Task details:
Print every one of the entries below, character for character, with no changes.
— Begin Data lines —
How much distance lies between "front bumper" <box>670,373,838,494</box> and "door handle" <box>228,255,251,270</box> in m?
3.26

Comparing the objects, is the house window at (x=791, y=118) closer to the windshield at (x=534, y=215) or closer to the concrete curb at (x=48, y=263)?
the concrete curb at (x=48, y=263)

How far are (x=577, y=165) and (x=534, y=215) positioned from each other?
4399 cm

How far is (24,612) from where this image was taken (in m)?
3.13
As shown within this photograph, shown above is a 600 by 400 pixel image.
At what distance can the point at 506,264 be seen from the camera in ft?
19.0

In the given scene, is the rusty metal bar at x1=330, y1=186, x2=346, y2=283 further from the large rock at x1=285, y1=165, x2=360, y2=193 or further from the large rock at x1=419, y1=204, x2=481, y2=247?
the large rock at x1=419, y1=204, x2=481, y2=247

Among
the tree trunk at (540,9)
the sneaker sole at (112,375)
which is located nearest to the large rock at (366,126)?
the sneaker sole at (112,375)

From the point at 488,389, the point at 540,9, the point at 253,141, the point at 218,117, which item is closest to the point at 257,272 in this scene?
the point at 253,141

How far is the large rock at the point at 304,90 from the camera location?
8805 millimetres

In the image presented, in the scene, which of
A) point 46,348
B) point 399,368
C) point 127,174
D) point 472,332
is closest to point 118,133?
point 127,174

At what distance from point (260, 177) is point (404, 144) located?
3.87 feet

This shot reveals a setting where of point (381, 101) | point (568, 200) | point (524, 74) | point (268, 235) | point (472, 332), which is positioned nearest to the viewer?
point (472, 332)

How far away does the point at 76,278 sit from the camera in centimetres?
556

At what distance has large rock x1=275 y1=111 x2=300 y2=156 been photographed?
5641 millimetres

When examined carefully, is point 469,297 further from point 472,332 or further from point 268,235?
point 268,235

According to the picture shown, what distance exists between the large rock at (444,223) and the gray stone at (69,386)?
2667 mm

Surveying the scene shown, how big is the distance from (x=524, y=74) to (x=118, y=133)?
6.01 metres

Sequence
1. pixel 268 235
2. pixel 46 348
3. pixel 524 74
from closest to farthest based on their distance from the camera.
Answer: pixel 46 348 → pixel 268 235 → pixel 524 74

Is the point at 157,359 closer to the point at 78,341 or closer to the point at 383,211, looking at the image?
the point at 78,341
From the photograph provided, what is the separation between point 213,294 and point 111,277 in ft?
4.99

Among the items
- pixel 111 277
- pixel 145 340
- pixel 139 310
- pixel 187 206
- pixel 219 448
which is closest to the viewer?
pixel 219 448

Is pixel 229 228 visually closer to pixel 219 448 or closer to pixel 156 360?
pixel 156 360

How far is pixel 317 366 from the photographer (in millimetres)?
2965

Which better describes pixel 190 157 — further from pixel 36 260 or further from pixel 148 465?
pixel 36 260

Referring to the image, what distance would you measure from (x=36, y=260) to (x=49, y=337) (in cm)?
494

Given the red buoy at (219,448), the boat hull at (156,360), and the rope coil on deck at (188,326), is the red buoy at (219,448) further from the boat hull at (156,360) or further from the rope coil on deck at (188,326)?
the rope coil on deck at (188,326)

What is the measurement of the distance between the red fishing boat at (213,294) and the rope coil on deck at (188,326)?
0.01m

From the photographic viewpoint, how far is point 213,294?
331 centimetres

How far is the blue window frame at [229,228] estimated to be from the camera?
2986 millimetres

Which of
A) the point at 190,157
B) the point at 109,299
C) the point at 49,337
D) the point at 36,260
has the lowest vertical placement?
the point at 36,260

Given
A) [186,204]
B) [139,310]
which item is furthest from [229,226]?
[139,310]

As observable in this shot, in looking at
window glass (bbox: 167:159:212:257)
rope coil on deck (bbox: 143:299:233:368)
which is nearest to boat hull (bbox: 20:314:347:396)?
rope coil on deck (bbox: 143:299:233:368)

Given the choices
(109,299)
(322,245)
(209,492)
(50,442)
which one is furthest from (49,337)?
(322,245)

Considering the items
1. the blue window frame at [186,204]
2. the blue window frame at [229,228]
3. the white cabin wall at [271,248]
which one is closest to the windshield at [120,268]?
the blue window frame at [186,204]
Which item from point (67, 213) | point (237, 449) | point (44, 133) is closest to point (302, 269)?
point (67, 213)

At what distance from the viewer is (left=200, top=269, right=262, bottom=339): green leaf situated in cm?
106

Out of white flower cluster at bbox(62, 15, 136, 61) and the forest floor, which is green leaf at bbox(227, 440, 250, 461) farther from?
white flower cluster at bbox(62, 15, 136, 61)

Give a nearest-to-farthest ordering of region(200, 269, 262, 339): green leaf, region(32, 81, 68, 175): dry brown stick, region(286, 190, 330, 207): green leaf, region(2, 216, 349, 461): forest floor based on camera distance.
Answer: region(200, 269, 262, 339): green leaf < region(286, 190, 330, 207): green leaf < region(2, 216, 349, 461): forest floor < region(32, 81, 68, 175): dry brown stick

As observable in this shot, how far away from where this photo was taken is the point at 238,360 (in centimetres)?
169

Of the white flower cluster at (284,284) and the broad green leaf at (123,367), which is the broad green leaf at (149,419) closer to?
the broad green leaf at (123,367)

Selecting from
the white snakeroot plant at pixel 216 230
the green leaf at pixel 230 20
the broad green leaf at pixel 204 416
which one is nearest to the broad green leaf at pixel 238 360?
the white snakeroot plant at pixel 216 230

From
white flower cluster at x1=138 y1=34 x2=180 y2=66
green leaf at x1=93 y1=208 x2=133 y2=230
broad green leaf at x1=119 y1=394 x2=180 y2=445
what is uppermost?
— End Data lines —
Answer below:
How much distance lies between "front bumper" <box>670,373,838,494</box> and "door handle" <box>228,255,251,270</box> in m?
3.26

Comparing the objects, is the house window at (x=791, y=118) closer to the windshield at (x=534, y=215) or closer to the concrete curb at (x=48, y=263)?
the concrete curb at (x=48, y=263)

How far are (x=577, y=165) and (x=534, y=215) positioned from each other?
4399 cm

How far is (24,612) from where this image was taken (in m)?
3.13
As shown within this photograph, shown above is a 600 by 400 pixel image.
At what distance can the point at 506,264 be seen from the camera in ft?
19.0

In the given scene, is the rusty metal bar at x1=330, y1=186, x2=346, y2=283 further from the large rock at x1=285, y1=165, x2=360, y2=193 or further from the large rock at x1=419, y1=204, x2=481, y2=247?
the large rock at x1=419, y1=204, x2=481, y2=247

Among
the tree trunk at (540,9)
the sneaker sole at (112,375)
which is located nearest to the large rock at (366,126)?
the sneaker sole at (112,375)

From the point at 488,389, the point at 540,9, the point at 253,141, the point at 218,117, which item is closest to the point at 257,272 in this scene?
the point at 253,141

How far is the large rock at the point at 304,90 from the camera location?
8805 millimetres

In the image presented, in the scene, which of
A) point 46,348
B) point 399,368
C) point 127,174
D) point 472,332
is closest to point 118,133?
point 127,174

At what distance from point (260, 177) is point (404, 144) located?
3.87 feet

This shot reveals a setting where of point (381, 101) | point (568, 200) | point (524, 74) | point (268, 235) | point (472, 332), which is positioned nearest to the viewer?
point (472, 332)

How far away does the point at 76,278 sit from the camera in centimetres?
556

At what distance has large rock x1=275 y1=111 x2=300 y2=156 been photographed?
5641 millimetres

When examined carefully, is point 469,297 further from point 472,332 or further from point 268,235?
point 268,235

According to the picture shown, what distance exists between the large rock at (444,223) and the gray stone at (69,386)?
2667 mm

Surveying the scene shown, how big is the distance from (x=524, y=74) to (x=118, y=133)?
6.01 metres

Sequence
1. pixel 268 235
2. pixel 46 348
3. pixel 524 74
from closest to farthest based on their distance from the camera.
Answer: pixel 46 348 → pixel 268 235 → pixel 524 74

Is the point at 157,359 closer to the point at 78,341 or closer to the point at 383,211, looking at the image?
the point at 78,341
From the photograph provided, what is the separation between point 213,294 and point 111,277 in ft?
4.99

Among the items
- pixel 111 277
- pixel 145 340
- pixel 139 310
- pixel 187 206
- pixel 219 448
which is closest to the viewer?
pixel 219 448

Is pixel 229 228 visually closer to pixel 219 448 or closer to pixel 156 360?
pixel 156 360

How far is pixel 317 366 from the photographer (in millimetres)?
2965

Which better describes pixel 190 157 — further from pixel 36 260 or further from pixel 148 465?
pixel 36 260

Referring to the image, what distance would you measure from (x=36, y=260) to (x=49, y=337) (in cm)?
494

Given the red buoy at (219,448), the boat hull at (156,360), and the rope coil on deck at (188,326), is the red buoy at (219,448) further from the boat hull at (156,360) or further from the rope coil on deck at (188,326)?
the rope coil on deck at (188,326)

What is the measurement of the distance between the red fishing boat at (213,294) and the rope coil on deck at (188,326)?
0.01m

From the photographic viewpoint, how far is point 213,294?
331 centimetres

How far is the blue window frame at [229,228] estimated to be from the camera?
2986 millimetres

Which of
A) the point at 190,157
B) the point at 109,299
C) the point at 49,337
D) the point at 36,260
has the lowest vertical placement?
the point at 36,260

Given
A) [186,204]
B) [139,310]
which item is furthest from [229,226]?
[139,310]

As observable in this shot, in looking at
window glass (bbox: 167:159:212:257)
rope coil on deck (bbox: 143:299:233:368)
which is nearest to boat hull (bbox: 20:314:347:396)?
rope coil on deck (bbox: 143:299:233:368)

Given the choices
(109,299)
(322,245)
(209,492)
(50,442)
which one is furthest from (49,337)?
(322,245)

Considering the items
1. the blue window frame at [186,204]
2. the blue window frame at [229,228]
3. the white cabin wall at [271,248]
which one is closest to the windshield at [120,268]?
the blue window frame at [186,204]
Which item from point (67, 213) | point (237, 449) | point (44, 133) is closest to point (302, 269)?
point (67, 213)

At what distance from the viewer is (left=200, top=269, right=262, bottom=339): green leaf situated in cm?
106

Out of white flower cluster at bbox(62, 15, 136, 61) and the forest floor, which is green leaf at bbox(227, 440, 250, 461) farther from?
white flower cluster at bbox(62, 15, 136, 61)

Give a nearest-to-farthest ordering of region(200, 269, 262, 339): green leaf, region(32, 81, 68, 175): dry brown stick, region(286, 190, 330, 207): green leaf, region(2, 216, 349, 461): forest floor based on camera distance.
Answer: region(200, 269, 262, 339): green leaf < region(286, 190, 330, 207): green leaf < region(2, 216, 349, 461): forest floor < region(32, 81, 68, 175): dry brown stick

As observable in this shot, how far away from where this photo was taken is the point at 238,360 (in centimetres)?
169

Of the white flower cluster at (284,284) and the broad green leaf at (123,367), which is the broad green leaf at (149,419) closer to?
the broad green leaf at (123,367)

Selecting from
the white snakeroot plant at pixel 216 230
the green leaf at pixel 230 20
the broad green leaf at pixel 204 416
which one is nearest to the broad green leaf at pixel 238 360?
the white snakeroot plant at pixel 216 230

From
white flower cluster at x1=138 y1=34 x2=180 y2=66
green leaf at x1=93 y1=208 x2=133 y2=230
broad green leaf at x1=119 y1=394 x2=180 y2=445
what is uppermost?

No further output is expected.